Records for processing:
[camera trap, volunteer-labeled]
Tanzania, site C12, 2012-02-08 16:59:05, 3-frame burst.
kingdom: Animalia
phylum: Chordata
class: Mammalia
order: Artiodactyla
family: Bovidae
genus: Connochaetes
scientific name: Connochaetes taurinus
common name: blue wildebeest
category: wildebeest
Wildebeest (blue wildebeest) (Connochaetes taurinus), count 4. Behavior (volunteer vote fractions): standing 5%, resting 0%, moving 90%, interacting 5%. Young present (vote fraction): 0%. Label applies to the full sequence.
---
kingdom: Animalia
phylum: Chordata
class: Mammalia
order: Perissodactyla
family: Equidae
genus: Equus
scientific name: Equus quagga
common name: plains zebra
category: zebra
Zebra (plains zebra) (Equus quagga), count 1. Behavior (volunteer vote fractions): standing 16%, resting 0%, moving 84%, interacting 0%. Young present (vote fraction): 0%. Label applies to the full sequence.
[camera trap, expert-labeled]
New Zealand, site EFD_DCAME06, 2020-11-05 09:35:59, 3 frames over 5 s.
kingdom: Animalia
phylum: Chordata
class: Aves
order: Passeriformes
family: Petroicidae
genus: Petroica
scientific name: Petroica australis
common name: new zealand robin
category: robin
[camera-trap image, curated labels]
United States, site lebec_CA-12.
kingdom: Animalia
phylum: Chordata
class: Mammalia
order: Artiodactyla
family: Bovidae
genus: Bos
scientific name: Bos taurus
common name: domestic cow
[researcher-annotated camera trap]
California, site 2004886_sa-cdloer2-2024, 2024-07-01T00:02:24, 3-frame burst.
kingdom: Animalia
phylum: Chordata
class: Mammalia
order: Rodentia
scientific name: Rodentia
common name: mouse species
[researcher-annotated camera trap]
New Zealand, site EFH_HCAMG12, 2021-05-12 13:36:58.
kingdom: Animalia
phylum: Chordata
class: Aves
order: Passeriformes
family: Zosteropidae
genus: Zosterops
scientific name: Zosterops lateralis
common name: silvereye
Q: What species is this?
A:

Task brief: All the data is to be copied over exactly as it stands.

Answer section:
[camera trap, volunteer-labeled]
Tanzania, site C12, 2012-02-08 16:59:05, 3-frame burst.
kingdom: Animalia
phylum: Chordata
class: Mammalia
order: Artiodactyla
family: Bovidae
genus: Connochaetes
scientific name: Connochaetes taurinus
common name: blue wildebeest
category: wildebeest
Wildebeest (blue wildebeest) (Connochaetes taurinus), count 4. Behavior (volunteer vote fractions): standing 5%, resting 0%, moving 90%, interacting 5%. Young present (vote fraction): 0%. Label applies to the full sequence.
---
kingdom: Animalia
phylum: Chordata
class: Mammalia
order: Perissodactyla
family: Equidae
genus: Equus
scientific name: Equus quagga
common name: plains zebra
category: zebra
Zebra (plains zebra) (Equus quagga), count 1. Behavior (volunteer vote fractions): standing 16%, resting 0%, moving 84%, interacting 0%. Young present (vote fraction): 0%. Label applies to the full sequence.
[camera trap, expert-labeled]
New Zealand, site EFD_DCAME06, 2020-11-05 09:35:59, 3 frames over 5 s.
kingdom: Animalia
phylum: Chordata
class: Aves
order: Passeriformes
family: Petroicidae
genus: Petroica
scientific name: Petroica australis
common name: new zealand robin
category: robin
[camera-trap image, curated labels]
United States, site lebec_CA-12.
kingdom: Animalia
phylum: Chordata
class: Mammalia
order: Artiodactyla
family: Bovidae
genus: Bos
scientific name: Bos taurus
common name: domestic cow
[researcher-annotated camera trap]
California, site 2004886_sa-cdloer2-2024, 2024-07-01T00:02:24, 3-frame burst.
kingdom: Animalia
phylum: Chordata
class: Mammalia
order: Rodentia
scientific name: Rodentia
common name: mouse species
[researcher-annotated camera trap]
New Zealand, site EFH_HCAMG12, 2021-05-12 13:36:58.
kingdom: Animalia
phylum: Chordata
class: Aves
order: Passeriformes
family: Zosteropidae
genus: Zosterops
scientific name: Zosterops lateralis
common name: silvereye
Q: What species is this?
A:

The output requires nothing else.